--- Begin Records shown ---
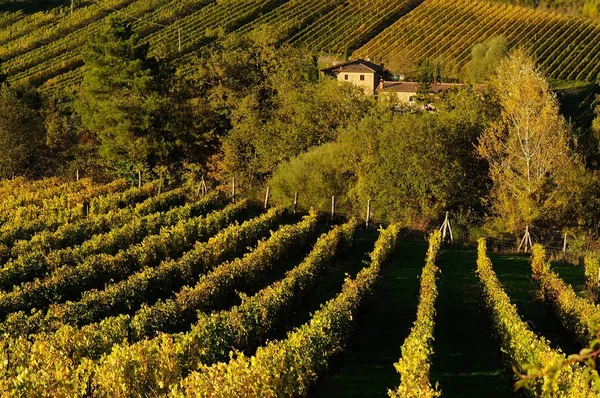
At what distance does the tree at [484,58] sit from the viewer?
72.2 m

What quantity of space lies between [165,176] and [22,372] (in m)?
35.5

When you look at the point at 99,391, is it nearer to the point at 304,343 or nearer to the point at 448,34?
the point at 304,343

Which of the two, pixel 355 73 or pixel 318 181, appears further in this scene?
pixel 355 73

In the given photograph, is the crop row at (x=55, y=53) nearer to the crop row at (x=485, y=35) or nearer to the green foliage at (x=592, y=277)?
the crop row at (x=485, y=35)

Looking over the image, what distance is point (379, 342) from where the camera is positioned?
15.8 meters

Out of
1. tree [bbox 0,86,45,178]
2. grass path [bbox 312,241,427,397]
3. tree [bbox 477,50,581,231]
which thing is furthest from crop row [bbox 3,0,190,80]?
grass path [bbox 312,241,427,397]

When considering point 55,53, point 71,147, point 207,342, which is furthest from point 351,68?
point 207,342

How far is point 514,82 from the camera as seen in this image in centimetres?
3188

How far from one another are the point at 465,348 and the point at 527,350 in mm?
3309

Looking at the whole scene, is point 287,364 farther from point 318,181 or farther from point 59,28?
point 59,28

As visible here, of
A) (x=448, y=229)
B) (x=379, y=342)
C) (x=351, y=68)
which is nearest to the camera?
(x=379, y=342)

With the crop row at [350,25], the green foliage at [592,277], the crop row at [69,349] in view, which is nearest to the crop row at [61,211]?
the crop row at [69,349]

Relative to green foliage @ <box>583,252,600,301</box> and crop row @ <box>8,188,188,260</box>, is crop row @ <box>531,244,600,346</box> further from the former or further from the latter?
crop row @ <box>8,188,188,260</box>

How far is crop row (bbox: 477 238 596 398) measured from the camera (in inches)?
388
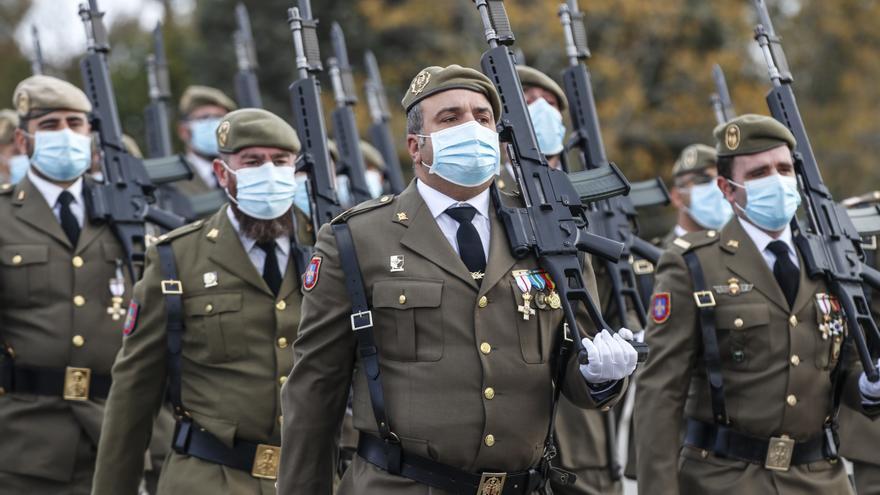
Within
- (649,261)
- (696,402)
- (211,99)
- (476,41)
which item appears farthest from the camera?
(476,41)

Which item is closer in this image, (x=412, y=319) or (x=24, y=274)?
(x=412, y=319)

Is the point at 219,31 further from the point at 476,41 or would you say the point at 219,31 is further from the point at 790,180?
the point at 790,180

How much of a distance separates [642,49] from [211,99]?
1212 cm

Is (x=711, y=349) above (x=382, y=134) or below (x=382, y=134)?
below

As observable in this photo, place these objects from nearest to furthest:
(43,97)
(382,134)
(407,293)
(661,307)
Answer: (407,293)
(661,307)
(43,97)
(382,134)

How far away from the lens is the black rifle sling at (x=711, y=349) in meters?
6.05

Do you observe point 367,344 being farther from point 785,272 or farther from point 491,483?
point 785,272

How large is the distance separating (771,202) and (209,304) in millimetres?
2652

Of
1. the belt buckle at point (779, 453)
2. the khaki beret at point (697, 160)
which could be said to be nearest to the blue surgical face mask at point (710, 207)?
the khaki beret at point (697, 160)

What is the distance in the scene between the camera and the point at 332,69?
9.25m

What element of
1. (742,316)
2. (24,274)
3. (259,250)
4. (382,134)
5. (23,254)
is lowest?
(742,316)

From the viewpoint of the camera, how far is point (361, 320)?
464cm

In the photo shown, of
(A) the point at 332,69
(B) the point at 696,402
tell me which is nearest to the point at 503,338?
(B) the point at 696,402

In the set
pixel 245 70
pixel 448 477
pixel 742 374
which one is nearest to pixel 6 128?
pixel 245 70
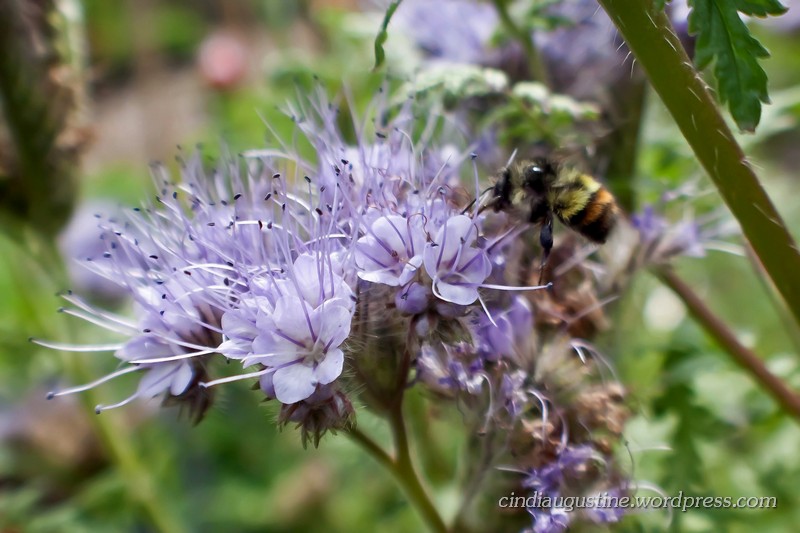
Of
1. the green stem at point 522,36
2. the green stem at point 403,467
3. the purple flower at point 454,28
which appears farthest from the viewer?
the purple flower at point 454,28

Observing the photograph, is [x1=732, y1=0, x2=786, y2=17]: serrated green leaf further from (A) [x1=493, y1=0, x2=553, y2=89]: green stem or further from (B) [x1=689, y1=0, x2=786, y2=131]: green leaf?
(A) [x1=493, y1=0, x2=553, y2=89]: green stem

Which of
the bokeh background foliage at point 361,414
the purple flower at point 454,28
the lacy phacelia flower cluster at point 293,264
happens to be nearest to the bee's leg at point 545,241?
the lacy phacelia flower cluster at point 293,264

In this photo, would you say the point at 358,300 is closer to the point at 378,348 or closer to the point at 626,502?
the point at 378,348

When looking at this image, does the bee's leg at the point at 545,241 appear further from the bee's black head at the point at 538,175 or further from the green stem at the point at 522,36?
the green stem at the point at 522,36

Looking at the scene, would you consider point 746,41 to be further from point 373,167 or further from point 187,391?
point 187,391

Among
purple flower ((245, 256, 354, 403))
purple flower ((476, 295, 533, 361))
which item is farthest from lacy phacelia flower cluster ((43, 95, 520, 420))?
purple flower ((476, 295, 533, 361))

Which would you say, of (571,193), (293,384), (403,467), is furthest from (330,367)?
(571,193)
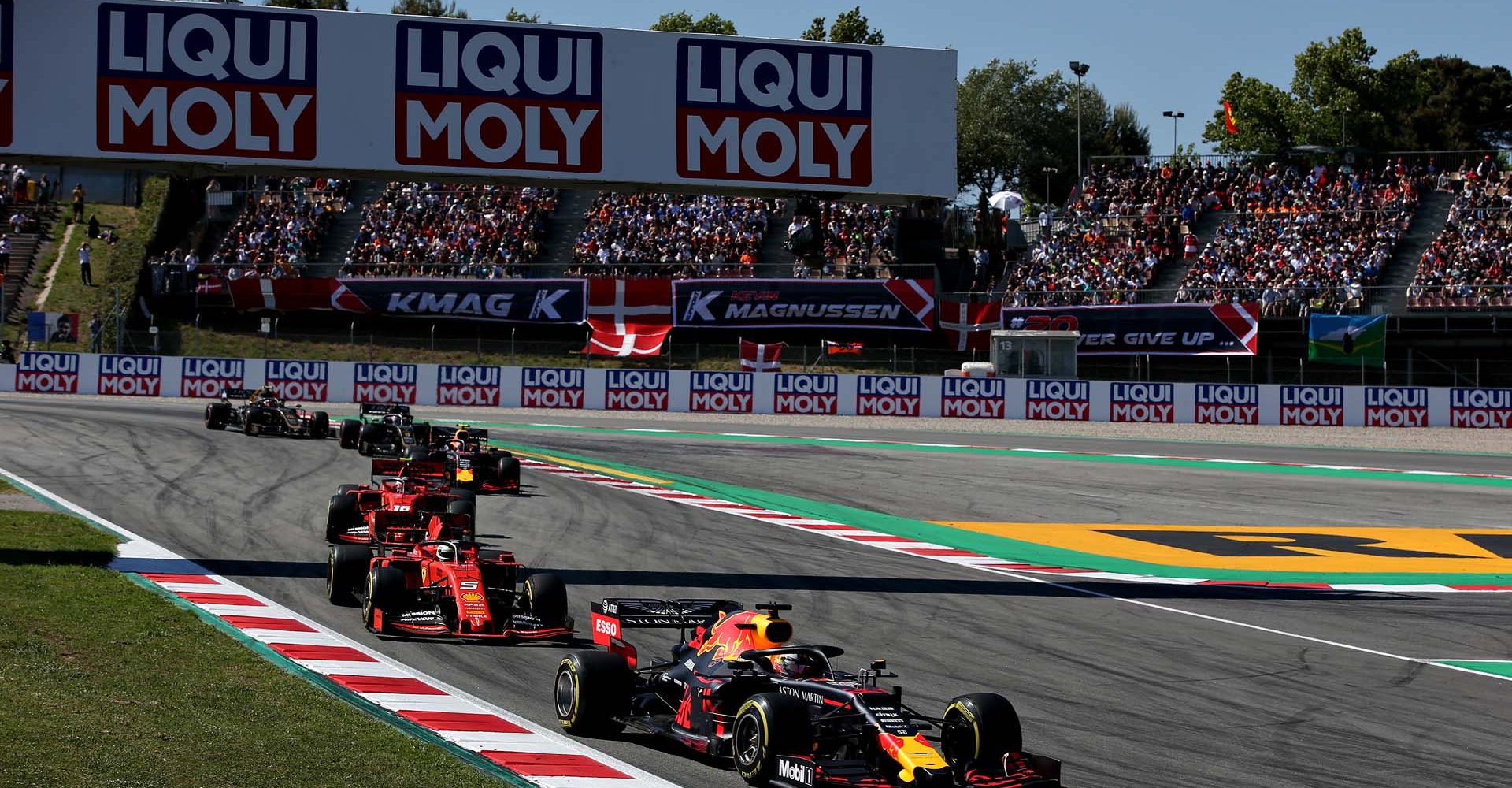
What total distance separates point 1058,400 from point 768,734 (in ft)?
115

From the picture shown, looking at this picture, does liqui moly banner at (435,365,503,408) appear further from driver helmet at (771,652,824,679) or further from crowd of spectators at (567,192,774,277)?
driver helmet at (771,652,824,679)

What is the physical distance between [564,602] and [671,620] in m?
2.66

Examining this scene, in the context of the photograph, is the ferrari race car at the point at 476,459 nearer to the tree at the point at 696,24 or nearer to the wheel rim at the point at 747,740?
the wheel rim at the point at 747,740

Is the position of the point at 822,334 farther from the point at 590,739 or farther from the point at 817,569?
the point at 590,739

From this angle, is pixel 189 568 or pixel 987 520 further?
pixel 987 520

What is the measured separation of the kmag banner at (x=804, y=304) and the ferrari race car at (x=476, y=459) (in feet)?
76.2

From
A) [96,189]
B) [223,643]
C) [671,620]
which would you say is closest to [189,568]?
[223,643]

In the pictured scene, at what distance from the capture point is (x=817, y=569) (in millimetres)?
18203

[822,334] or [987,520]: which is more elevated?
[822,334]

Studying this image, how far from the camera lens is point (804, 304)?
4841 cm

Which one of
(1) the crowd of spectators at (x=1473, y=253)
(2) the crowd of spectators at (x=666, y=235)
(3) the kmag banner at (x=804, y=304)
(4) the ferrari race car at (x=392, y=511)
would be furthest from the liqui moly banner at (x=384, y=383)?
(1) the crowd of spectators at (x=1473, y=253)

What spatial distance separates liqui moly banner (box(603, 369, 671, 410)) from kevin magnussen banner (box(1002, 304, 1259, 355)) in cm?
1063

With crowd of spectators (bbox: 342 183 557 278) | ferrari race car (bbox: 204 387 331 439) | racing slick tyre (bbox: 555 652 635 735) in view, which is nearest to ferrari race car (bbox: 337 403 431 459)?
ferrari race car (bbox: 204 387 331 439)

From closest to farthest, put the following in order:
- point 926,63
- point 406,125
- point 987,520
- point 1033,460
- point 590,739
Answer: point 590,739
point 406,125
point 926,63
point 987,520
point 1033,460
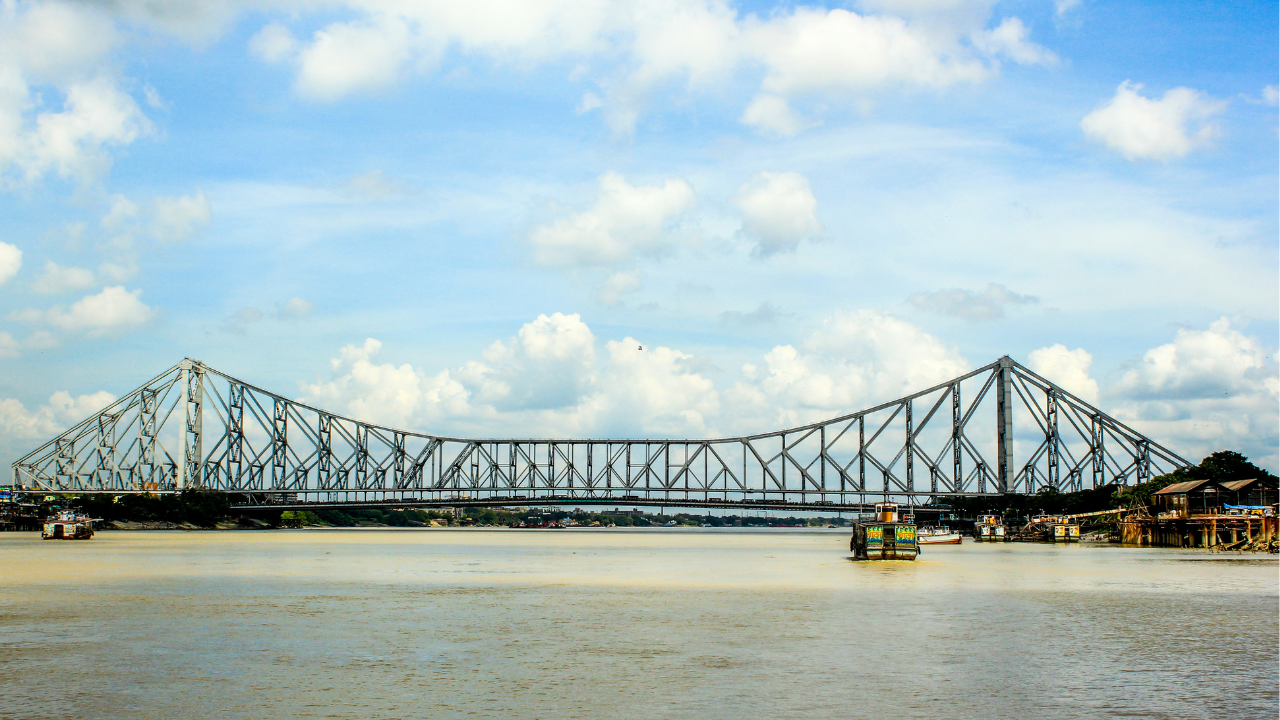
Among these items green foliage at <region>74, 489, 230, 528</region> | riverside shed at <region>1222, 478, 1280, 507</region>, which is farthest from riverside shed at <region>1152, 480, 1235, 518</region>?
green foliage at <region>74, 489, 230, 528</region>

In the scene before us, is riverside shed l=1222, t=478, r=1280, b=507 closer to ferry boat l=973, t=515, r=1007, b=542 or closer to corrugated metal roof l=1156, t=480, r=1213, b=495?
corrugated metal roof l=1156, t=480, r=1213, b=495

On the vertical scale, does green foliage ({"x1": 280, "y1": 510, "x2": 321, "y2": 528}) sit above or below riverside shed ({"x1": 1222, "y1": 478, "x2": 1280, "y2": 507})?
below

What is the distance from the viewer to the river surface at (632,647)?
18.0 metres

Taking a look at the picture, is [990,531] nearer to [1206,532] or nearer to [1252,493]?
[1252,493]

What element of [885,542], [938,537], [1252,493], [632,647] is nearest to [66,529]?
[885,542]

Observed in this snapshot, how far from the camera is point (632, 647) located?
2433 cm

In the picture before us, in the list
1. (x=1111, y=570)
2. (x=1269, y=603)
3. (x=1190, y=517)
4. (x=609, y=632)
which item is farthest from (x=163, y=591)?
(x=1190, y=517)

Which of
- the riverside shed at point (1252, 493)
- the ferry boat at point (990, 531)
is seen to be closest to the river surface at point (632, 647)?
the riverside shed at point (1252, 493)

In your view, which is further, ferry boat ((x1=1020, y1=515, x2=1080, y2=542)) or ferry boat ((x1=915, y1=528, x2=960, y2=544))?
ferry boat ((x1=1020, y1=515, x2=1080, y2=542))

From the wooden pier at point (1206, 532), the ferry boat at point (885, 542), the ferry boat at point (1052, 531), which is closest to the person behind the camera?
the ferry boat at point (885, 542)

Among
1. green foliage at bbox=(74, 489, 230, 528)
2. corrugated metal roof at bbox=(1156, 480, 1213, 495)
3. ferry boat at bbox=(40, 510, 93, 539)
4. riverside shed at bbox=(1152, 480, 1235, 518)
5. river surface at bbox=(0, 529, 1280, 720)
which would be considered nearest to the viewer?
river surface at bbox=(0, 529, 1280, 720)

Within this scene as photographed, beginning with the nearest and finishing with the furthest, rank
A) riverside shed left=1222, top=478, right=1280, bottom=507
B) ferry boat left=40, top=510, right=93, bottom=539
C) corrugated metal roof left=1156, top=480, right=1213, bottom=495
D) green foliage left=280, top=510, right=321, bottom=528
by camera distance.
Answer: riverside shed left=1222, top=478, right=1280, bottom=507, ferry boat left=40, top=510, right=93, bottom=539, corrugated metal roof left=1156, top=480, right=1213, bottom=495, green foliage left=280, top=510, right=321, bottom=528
--- End Records shown ---
Copy out, word for word, the lines of the data starting at the line containing "Within this scene" and ending at the final line of the data, both included.

Within this scene as photographed, beginning with the nearest and finishing with the furthest, rank
A) riverside shed left=1222, top=478, right=1280, bottom=507
B) ferry boat left=40, top=510, right=93, bottom=539
C) corrugated metal roof left=1156, top=480, right=1213, bottom=495
D) green foliage left=280, top=510, right=321, bottom=528
by camera distance.
Answer: riverside shed left=1222, top=478, right=1280, bottom=507, ferry boat left=40, top=510, right=93, bottom=539, corrugated metal roof left=1156, top=480, right=1213, bottom=495, green foliage left=280, top=510, right=321, bottom=528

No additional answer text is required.